WHAT TO WORK ON: Can you copy out every line of text in the material below word for word, leaving the pictures out of your answer?

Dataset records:
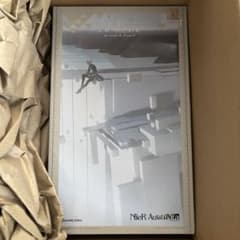 【未開封】ニーアオートマタ NieR:Automata プラモデル 2B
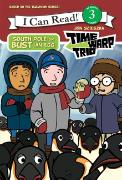 Time Warp Trio: South Pole or Bust (an Egg)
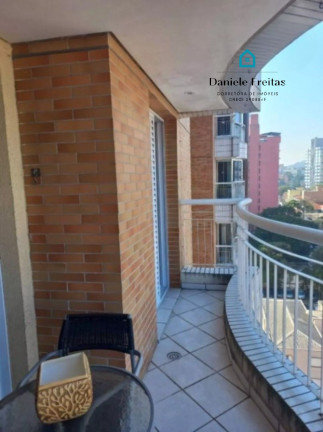 Imagem Imóvel com 3 Quartos à Venda, 105 m² em Centro - São Bernardo Do Campo Imagem Imóvel com 3 Quartos à Venda, 105 m² em Centro - São Bernardo Do Campo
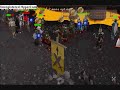Clan war: Soul Takerz VS Blood Vipers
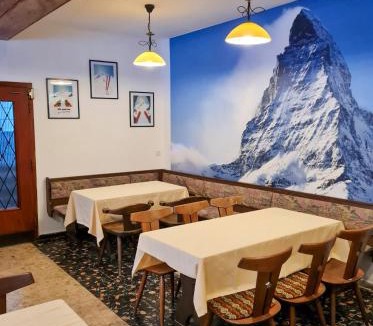 Praebichl Hostel | Gasthof Alpenrose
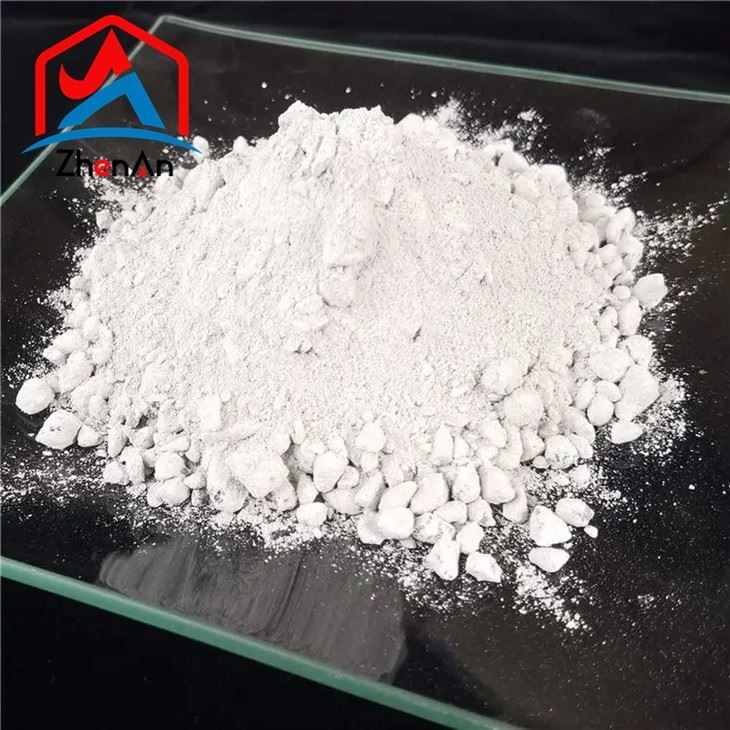 Cement Kilns Low Cement Castable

RESULT:
 【未開封】ニーアオートマタ NieR:Automata プラモデル 2B
 Time Warp Trio: South Pole or Bust (an Egg)
 Imagem Imóvel com 3 Quartos à Venda, 105 m² em Centro - São Bernardo Do Campo Imagem Imóvel com 3 Quartos à Venda, 105 m² em Centro - São Bernardo Do Campo
Clan war: Soul Takerz VS Blood Vipers
 Praebichl Hostel | Gasthof Alpenrose
 Cement Kilns Low Cement Castable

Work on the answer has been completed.